Fibre Channel Topologies
Topology is the way of approach to connecting devices to form a network.
Fibre Channel-based networks support three types of base topologies:
- Point-to-point
- Arbitrated loop
- Switched fabric
Switched fabric further classified into a few more topologies
- Traditional topologies
- Single switch
- Cascading/ring topology
- Mesh topology
- Tiered topologies
- Core edge topology
- Edge core edge topology
FC SAN topologies are illustrated in the below diagram
Point-to-point
A point-to-point topology is the simplest topology.
In point-to-point topology host and storage are connected directly through a cable.
The advantage of point-to-point topology is transmitting speed is high, but the limitation is system expansion.
Arbitrated loop
In a Fibre Channel Arbitrated Loop (FC-AL) topology devices are connected in a ring fashion where the transmitter of one node transmits data to the receiver of the next node.
Fibre channel Arbitrated Loop (FC-AL) can be formed by using a Fibre channel hub.
In FC-AL, all devices on the loop share the bandwidth. The total number of devices that might participate in the loop is 127. For practical reasons, however, the number tends to be limited to not more than 10 and 15.
In the Fibre channel Arbitrated Loop (FC-AL) devices are identified by Arbitrated Loop Physical Address (AL_PA).
Total bandwidth is shared by all devices in the loop and only two devices can communicate at a time. This limitation will reduce the system efficiency.
Switched fabric
If Fibre channel switches are used, then it is called Switched fabric topology. In this topology, all devices are connected and communicated through switches
The advantages of the switched fabric are:
- Nodes among the devices are allowed to work at the same time to increase the efficiency of the subsystem.
- Switched fabric supports a redundant path between multiple devices to increase system availability.

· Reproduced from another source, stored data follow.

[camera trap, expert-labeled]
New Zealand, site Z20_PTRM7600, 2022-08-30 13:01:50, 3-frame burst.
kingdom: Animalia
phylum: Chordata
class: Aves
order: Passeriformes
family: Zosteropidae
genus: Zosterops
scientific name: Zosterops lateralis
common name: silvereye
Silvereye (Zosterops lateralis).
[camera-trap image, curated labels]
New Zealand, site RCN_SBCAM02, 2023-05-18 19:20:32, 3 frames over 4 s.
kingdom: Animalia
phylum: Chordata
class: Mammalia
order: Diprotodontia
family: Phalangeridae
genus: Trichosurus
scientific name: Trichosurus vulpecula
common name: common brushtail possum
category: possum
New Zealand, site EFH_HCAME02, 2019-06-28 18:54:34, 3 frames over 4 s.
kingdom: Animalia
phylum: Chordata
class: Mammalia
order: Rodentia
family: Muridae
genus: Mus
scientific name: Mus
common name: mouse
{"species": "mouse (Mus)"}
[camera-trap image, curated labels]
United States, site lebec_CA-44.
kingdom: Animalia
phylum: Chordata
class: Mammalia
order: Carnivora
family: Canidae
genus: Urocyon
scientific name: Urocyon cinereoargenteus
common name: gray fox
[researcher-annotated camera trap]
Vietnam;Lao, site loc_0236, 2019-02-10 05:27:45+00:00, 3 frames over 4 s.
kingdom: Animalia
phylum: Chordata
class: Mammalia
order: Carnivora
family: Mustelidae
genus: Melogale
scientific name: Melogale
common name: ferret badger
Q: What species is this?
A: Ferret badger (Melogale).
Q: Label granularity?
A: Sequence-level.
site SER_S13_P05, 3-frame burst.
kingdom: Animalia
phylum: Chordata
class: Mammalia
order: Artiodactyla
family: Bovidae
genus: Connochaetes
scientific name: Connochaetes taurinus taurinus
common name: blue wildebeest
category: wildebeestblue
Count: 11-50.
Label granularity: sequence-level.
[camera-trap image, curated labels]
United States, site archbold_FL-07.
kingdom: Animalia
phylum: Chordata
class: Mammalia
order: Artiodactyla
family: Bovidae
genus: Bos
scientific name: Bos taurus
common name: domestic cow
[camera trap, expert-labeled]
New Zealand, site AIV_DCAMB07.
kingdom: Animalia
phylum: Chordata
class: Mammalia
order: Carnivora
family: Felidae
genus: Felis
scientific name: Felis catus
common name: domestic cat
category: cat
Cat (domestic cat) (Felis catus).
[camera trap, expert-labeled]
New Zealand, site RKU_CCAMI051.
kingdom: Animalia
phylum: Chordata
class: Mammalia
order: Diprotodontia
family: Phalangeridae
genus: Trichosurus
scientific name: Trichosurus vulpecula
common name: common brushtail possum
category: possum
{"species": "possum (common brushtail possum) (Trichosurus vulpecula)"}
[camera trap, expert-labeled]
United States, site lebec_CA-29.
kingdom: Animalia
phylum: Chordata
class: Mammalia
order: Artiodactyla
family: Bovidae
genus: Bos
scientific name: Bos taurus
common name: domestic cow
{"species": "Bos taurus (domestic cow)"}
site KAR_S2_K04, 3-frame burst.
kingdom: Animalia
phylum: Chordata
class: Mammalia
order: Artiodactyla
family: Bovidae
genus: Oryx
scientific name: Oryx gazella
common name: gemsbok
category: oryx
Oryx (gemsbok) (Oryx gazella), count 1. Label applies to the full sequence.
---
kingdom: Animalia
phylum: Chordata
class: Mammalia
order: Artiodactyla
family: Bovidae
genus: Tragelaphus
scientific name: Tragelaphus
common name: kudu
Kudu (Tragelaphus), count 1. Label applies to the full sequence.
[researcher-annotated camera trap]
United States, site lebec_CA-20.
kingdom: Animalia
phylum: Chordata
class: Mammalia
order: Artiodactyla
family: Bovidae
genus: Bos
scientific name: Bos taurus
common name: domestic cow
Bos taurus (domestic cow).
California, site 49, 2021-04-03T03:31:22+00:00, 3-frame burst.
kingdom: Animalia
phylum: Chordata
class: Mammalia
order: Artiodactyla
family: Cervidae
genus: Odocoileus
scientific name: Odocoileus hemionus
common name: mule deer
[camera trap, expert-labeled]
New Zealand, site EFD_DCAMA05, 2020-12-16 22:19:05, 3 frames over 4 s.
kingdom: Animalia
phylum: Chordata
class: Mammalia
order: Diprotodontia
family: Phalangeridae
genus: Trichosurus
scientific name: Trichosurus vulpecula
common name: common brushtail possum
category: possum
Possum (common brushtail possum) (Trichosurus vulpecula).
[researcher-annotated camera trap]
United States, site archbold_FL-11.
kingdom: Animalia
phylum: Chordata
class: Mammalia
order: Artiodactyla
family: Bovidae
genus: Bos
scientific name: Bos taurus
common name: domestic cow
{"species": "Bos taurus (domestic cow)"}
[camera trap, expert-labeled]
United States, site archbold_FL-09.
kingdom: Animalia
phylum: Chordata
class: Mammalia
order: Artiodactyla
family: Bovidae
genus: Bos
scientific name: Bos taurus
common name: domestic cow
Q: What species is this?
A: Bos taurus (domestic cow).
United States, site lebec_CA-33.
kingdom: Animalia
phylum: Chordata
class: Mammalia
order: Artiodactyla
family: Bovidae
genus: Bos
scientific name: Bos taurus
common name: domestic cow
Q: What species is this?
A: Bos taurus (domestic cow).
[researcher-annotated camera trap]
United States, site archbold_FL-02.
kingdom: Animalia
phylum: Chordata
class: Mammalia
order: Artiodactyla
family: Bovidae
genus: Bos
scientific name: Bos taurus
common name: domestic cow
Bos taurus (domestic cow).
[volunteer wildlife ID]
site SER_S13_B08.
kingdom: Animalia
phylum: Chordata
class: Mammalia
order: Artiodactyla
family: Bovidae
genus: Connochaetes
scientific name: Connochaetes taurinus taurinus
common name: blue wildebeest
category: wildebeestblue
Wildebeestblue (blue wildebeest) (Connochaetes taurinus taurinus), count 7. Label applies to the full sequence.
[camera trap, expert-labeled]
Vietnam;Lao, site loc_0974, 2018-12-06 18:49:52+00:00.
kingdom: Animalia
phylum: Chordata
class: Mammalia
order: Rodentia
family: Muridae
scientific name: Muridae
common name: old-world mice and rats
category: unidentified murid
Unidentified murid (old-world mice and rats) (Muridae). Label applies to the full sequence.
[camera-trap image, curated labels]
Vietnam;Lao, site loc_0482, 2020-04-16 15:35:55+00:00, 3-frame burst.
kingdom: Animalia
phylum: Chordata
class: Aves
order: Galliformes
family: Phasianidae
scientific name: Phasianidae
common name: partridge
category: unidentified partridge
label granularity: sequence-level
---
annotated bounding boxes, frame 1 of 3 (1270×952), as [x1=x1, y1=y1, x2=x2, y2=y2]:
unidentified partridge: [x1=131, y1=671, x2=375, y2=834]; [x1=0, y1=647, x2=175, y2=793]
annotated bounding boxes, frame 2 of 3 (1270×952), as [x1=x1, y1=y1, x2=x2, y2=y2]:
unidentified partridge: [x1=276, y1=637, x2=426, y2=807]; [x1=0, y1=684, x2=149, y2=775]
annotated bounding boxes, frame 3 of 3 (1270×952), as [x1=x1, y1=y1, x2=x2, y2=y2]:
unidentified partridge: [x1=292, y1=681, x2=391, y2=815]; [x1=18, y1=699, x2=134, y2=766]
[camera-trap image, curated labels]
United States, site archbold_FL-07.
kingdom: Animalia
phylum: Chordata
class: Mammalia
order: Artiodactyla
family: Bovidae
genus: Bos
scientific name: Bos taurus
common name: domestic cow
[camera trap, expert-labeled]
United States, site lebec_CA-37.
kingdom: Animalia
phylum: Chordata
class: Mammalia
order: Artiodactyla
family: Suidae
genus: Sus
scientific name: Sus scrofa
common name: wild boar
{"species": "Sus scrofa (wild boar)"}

- Zoning feature for data protection (It restricts the visibility of the target to a particular source).
- Non-disruptive scalability (we can add switches to fabric/network online without taking any downtime).
In terms of switch interconnections, the switched fabric topologies can be classified as the
following types:
- Single switch topology
- Cascaded and ring topology
- Mesh topology
Single switch topology
The single switch topology has only one switch and has no inter-switch links (ISLs).
It is the simplest design for infrastructures that do not need any redundancy. Because of the issues of it introducing a single point of failure, this topology is rarely used.
Cascaded and ring topology
In a cascaded topology, switches are connected in a queue fashion, as shown below.
Even in a ring topology, the switches are connected in a queue fashion, but it forms a closed
ring with an additional inter-switch link (ISL), as shown in the below diagram.
Mesh topology
In a full mesh topology, each switch is connected to every other switch in the fabric, as shown below
In terms of a tiered approach, the switched fabric can be further classified with the following topology:
- Core-edge topology
- Edge-core-edge topology
Core-edge topology
In core-edge topology, high performance director switches are used as core switches.
In core-edge topology, the servers are connected to the edge fabric and the storage is connected to core switches. Core and edge switches are interconnected to make communication between servers and storage.
An illustrated diagram of core edge topology is
Edge-core-edge topology
In this topology, the server and storage are connected to the edge fabric and the core switch connectivity is used only for scalability in terms of connecting to edge switches. This configuration expands the SAN traffic flow to a long distance. Also, the servers might be isolated to one edge and storage can be at the other edge which helps with management.